— START —

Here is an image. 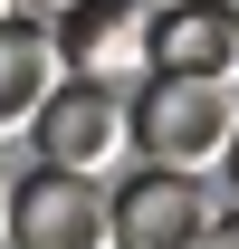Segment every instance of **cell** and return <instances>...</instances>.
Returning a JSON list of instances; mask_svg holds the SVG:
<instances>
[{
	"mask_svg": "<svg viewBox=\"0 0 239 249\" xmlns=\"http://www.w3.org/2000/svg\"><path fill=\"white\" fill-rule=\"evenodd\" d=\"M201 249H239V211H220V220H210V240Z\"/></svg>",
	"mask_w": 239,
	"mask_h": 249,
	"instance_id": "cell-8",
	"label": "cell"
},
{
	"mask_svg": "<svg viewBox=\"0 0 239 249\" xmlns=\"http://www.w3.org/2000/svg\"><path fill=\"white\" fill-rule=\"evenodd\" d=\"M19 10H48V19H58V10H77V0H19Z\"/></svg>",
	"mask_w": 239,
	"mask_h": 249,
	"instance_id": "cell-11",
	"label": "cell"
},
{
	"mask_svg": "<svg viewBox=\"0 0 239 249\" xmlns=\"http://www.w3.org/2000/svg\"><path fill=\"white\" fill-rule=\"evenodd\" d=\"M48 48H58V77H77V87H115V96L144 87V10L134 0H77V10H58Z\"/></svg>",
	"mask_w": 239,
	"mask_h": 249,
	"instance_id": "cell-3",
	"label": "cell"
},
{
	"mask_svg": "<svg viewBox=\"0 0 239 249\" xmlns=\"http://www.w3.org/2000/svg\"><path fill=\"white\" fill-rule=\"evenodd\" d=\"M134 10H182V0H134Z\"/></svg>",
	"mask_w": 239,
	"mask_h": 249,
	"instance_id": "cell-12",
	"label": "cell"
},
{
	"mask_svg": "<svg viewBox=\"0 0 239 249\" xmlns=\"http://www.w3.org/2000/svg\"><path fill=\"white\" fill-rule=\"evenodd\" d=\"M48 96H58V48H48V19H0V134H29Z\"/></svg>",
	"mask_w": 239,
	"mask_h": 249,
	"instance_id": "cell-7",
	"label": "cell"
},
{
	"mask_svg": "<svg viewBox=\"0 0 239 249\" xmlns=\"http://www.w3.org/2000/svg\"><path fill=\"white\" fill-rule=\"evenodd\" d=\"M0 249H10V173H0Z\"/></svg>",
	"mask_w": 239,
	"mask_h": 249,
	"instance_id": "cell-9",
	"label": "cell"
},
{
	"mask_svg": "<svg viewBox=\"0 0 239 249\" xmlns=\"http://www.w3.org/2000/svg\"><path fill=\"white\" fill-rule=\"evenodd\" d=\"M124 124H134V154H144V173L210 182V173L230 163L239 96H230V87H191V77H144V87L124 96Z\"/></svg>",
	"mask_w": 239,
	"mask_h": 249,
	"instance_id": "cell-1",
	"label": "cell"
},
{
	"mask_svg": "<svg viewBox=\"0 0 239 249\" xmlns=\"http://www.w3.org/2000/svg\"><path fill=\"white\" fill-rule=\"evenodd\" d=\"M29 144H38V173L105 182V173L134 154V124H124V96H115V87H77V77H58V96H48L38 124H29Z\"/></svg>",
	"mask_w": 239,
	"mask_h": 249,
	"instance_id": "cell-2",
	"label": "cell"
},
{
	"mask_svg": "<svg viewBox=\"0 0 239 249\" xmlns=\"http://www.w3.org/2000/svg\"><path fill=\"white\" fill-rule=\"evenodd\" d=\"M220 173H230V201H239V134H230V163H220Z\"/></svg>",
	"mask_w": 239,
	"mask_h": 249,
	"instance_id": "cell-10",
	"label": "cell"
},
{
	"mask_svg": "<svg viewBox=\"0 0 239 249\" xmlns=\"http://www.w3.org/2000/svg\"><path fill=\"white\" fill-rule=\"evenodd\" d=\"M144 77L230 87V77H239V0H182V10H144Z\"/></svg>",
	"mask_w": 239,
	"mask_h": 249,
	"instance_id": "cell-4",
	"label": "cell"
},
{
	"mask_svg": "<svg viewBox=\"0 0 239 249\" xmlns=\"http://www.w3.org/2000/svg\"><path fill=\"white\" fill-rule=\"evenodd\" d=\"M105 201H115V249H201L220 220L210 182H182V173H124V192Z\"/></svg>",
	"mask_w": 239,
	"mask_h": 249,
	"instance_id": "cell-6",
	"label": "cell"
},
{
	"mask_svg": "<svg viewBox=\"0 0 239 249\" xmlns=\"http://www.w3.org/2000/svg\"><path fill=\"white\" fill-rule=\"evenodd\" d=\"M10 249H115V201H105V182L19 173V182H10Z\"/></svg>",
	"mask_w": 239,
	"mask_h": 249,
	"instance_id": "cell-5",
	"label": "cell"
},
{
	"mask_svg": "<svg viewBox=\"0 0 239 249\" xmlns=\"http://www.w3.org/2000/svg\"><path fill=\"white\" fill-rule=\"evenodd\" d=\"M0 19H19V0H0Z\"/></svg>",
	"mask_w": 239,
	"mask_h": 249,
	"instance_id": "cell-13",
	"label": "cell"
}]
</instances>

— END —
— START —

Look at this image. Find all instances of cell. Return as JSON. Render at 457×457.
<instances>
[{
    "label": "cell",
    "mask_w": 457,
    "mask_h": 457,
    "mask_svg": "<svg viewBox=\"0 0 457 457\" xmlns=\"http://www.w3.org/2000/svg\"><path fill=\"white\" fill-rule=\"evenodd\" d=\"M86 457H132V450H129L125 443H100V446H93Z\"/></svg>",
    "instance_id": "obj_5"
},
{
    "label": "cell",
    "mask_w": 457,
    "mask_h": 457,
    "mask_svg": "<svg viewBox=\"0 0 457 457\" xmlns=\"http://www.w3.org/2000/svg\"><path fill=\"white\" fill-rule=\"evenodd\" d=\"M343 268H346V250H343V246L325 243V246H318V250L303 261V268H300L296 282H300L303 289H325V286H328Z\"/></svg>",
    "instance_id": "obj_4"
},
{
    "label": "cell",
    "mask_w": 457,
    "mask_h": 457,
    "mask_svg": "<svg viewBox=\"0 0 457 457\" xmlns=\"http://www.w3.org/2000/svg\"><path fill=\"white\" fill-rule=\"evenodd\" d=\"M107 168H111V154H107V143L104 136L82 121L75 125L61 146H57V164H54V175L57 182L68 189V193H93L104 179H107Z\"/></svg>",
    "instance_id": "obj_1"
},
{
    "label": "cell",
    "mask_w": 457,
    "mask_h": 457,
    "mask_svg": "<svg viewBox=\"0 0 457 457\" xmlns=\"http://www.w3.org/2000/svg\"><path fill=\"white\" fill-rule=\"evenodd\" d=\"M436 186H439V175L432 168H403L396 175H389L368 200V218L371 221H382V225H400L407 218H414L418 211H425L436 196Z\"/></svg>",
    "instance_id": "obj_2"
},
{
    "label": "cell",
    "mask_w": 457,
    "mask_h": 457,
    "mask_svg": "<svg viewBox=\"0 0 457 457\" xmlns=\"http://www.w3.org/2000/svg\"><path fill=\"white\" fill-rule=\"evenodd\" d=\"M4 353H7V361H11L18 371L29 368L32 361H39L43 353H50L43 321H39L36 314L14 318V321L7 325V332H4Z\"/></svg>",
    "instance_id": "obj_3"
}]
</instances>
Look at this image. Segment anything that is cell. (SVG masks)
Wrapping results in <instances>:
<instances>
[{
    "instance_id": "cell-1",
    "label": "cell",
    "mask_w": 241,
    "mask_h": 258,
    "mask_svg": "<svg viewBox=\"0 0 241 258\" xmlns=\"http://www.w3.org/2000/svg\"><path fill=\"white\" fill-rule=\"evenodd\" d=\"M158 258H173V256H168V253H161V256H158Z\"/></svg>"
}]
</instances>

— END —

▶ _EXERCISE AIM_:
Locate each line in the listing above that contains the word "Look", and copy those lines.

▶ _TASK ANSWER_:
Look at this image. Find all instances of cell. Return as JSON. Render at 457×457.
Look at this image. Segment anything that is cell. (SVG masks)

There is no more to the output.